■ **SET OF TASKS**:
(A) Print the part of the directional-derivative thread that opens with the words containing "So the directional" and closes with "on the $x$-axis.".
(B) Answer these questions from the directional-derivative thread:
(i) According to the person asking, what is the rate of change, or slope, of $f(x) = ax$?
(ii) In the definition of the Fréchet derivative, what kind of space is $V$?
(iii) Which function, at which point, is offered as an example that has directional derivatives in all directions but is not Fréchet differentiable?

*** Opening of SOURCE TEXT ***

What is the meaning of directional derivative for a linear function $f(x) = ax$?

123 Views Asked by At

So the directional derivative is defined as,

$$f_d(x) = \lim_{ s \to 0^+} \frac{f(x+sd) - f(x)}{s}$$

If $f(x) = ax$, then $f_d(x) = a\cdot d, d \in \mathbb{R}$

But why does this make sense? What is the interpretation of $f_d(x)$?

My rate of change/slope is a constant $a$ no matter where I am on the $x$-axis.

So why is it that increasing $d$ will increase my directional derivative, when the slope is constant throughout?

1

There are 1 best solutions below

1
On

To understand directional derivatives, let us compare it with Fréchet derivative, commonly used in real analysis and calculus.

Let $f$ be real-valued function defined on an inner-product linear space $V$, then the Fréchet derivative at $x\in V$ is defined as a vector $ \nabla f(x) \in V$ such that the directional derivative for all $d\in V$, can be written as:

$$f_d(x) = \lim_{ s \to 0^+} \frac{f(x+sd) - f(x)}{s}= \langle \nabla f(x),d \rangle \forall d \in V$$

From this, for the case $V=\mathbb R$, you can see that

  1. Even for a univariate function, the directional derivative may exist in all directions at a point (it is Gateaux differentiable), but the Fréchet derivative may not, for example, consider $f(x)=|x|$ at $x=0$ (it is not Fréchet differentiable, commonly called differentiable in real analysis). In fact, for (Fréchet) differentiable functions, at any $x\in \mathbb R$ we have: $$f_d(x)=f'(x)\times d$$

whit $d=y-x$ for any $y \in \mathbb R$. In particular, for a linear function $f(x)=ax$, $f_d(x)=a\times d$.

*** Close of SOURCE TEXT ***
*** Opening of THE DATA ***

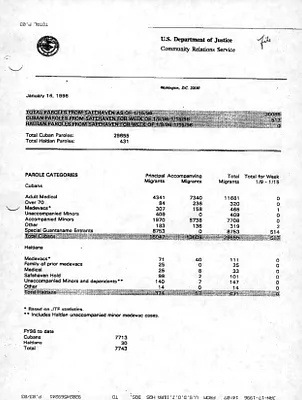 p. 50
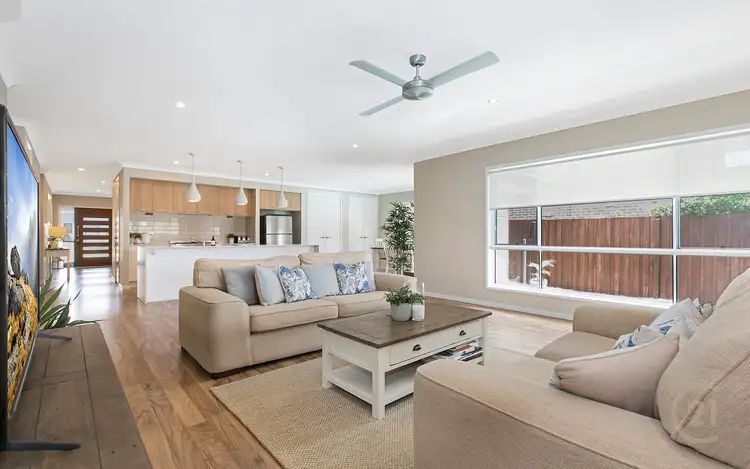 Third view of Homely house listing, 16 Stay St, Ferny Grove QLD 4055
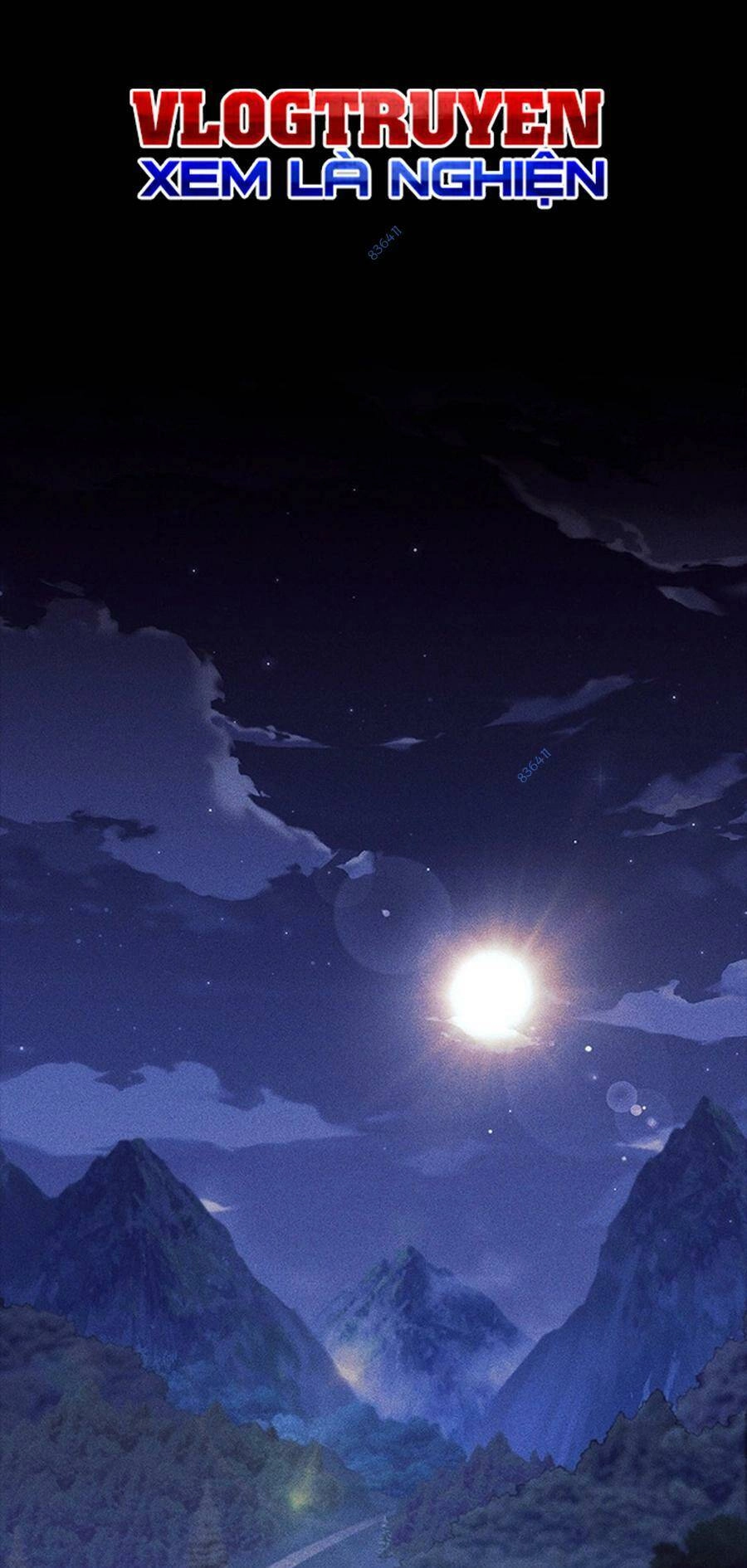 Sự Trở Lại Của Ông Trùm Chapter 13 - 66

*** Close of THE DATA ***

■ **RESULTS FOR EACH TASK**:
(A)
So the directional derivative is defined as,

$$f_d(x) = \lim_{ s \to 0^+} \frac{f(x+sd) - f(x)}{s}$$

If $f(x) = ax$, then $f_d(x) = a\cdot d, d \in \mathbb{R}$

But why does this make sense? What is the interpretation of $f_d(x)$?

My rate of change/slope is a constant $a$ no matter where I am on the $x$-axis.

(B)
(i) A constant $a$, no matter where one is on the $x$-axis.
(ii) An inner-product linear space.
(iii) $f(x)=|x|$ at $x=0$.